Spinat, Superfoods oder die Magie des Essens


Für Popeye den Seemann, gibt es nur ein wahres Superfood: Spinat! Wenn er sich eine Dose Spinat einverleibt, ist er nicht mehr zu stoppen und sein Schwinger, lässt die Feinde nur so im hohen Bogen fliegen. Was bei Popeye so gut funktioniert, hat bei mir jämmerlich versagt.
Immer wieder gab es zu Hause Diskussionen, wenn Spinat auf meinem Teller landete. ‚Nein, meinen Spinat, den esse ich nicht!“ Da konnte mir meine Mutter auch das Buch mit dem Suppenkaspar unter die Nase halten und den hohen Eisengehalt des Wunderspinates anpreisen.

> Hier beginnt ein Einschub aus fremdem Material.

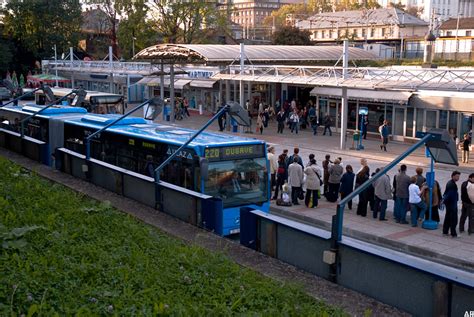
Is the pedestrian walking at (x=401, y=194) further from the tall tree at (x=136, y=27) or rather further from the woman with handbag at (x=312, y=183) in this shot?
A: the tall tree at (x=136, y=27)

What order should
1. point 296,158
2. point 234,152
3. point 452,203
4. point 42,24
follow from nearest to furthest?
point 234,152, point 452,203, point 296,158, point 42,24

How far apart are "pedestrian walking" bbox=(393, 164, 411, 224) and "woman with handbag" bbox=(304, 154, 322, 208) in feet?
7.67

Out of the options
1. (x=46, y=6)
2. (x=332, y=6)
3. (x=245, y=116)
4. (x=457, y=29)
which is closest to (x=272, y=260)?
(x=245, y=116)

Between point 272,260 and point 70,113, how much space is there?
53.3 ft

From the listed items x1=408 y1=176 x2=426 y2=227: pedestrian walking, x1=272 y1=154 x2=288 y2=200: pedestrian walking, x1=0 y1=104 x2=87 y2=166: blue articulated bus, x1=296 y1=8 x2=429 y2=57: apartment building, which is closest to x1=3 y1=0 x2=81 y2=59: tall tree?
x1=296 y1=8 x2=429 y2=57: apartment building

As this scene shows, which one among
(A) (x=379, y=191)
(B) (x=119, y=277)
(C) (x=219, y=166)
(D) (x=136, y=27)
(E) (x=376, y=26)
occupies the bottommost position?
(A) (x=379, y=191)

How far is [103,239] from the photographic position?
911 cm

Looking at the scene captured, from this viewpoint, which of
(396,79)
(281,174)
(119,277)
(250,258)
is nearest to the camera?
(119,277)

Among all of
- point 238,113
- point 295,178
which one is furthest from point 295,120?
point 238,113

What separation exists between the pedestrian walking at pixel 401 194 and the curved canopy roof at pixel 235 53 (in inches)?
861

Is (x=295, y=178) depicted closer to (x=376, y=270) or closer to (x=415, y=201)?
(x=415, y=201)

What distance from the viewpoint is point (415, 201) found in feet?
→ 48.8

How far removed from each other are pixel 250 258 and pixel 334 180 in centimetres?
899

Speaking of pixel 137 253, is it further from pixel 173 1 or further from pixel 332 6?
pixel 332 6
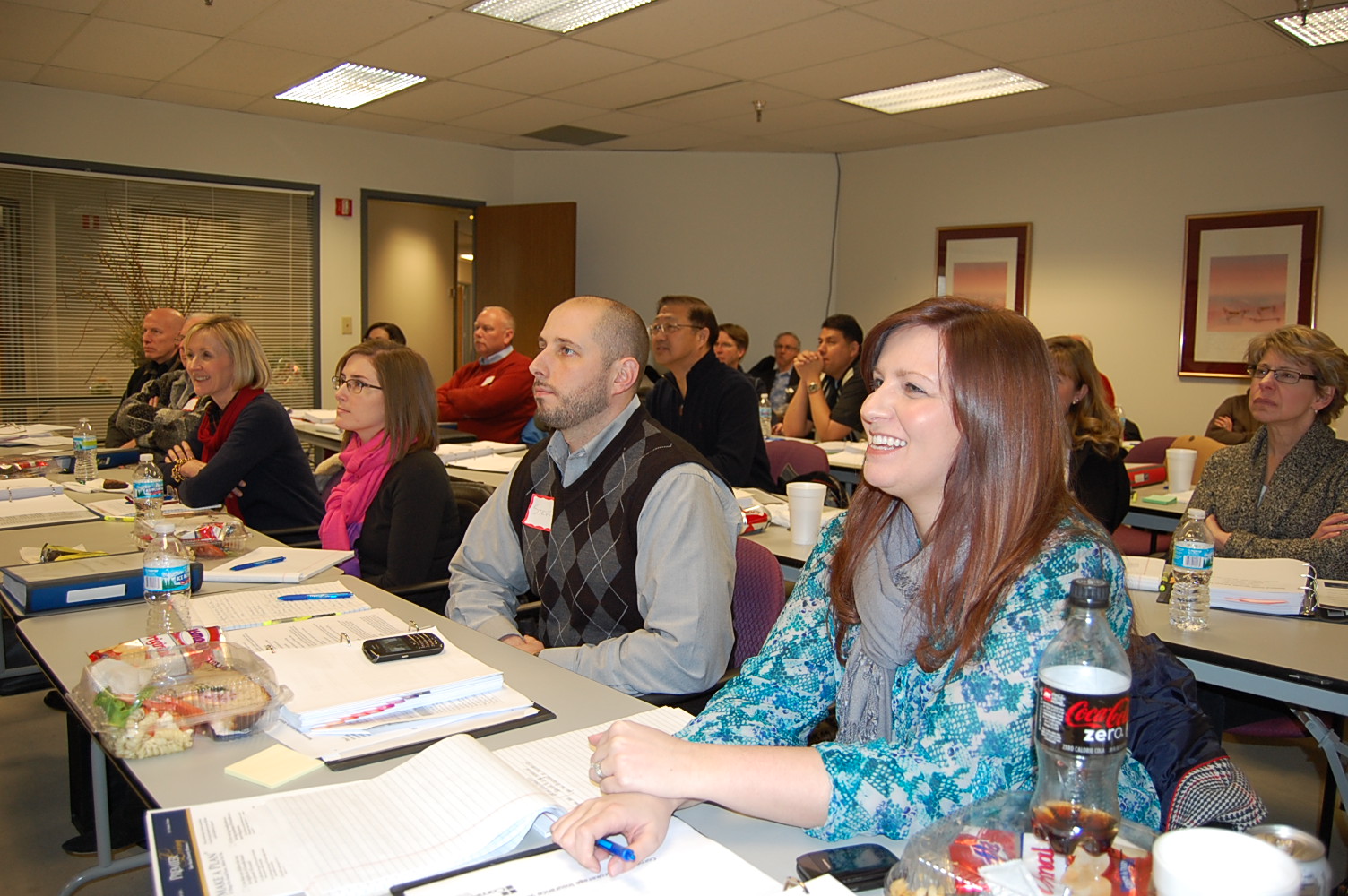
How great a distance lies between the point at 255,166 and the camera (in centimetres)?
726

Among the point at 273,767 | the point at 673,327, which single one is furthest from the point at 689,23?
the point at 273,767

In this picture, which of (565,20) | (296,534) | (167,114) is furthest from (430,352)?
(296,534)

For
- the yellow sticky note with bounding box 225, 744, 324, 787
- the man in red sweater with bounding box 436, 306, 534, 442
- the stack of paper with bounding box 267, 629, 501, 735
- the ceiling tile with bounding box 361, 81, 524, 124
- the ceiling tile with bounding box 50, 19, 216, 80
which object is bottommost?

Nichts zu machen, ich konnte dem grünen Zeug, mit und ohne dem speziellen ‚Blubb‘ nichts abgewinnen.
Außerdem, welches Kind findet die Idee schon verlockend Eisen zu essen? Da denkt man doch eher an Eisenbahnen oder rostige Nägel als an kulinarischen Genuss. Nein, mit diesem Argument biss meine Mutter bei mir sprichwörtlich auf Granit.
Wie sich später herausstellte, war die Sache mit dem Spinat und dem Eisen ein riesiges Missverständnis. Nicht meine Mutter hatte etwas falsch verstanden, sondern die Wissenschaftler und Journalisten, welche die Berechnungen des Physiologen Gustav von Bunge weitergaben. Der hatte ca. 1890, den Eisenwert des Spinats zwar ganz richtig berechnet, allerdings den von getrocknetem Spinat und nicht den von frischem, der besteht nämlich fast nur aus Wasser. Es gehört also zu den Ernährungslügen oder sagen wir lieber Mythen, die uns immer wieder aufgetischt werden.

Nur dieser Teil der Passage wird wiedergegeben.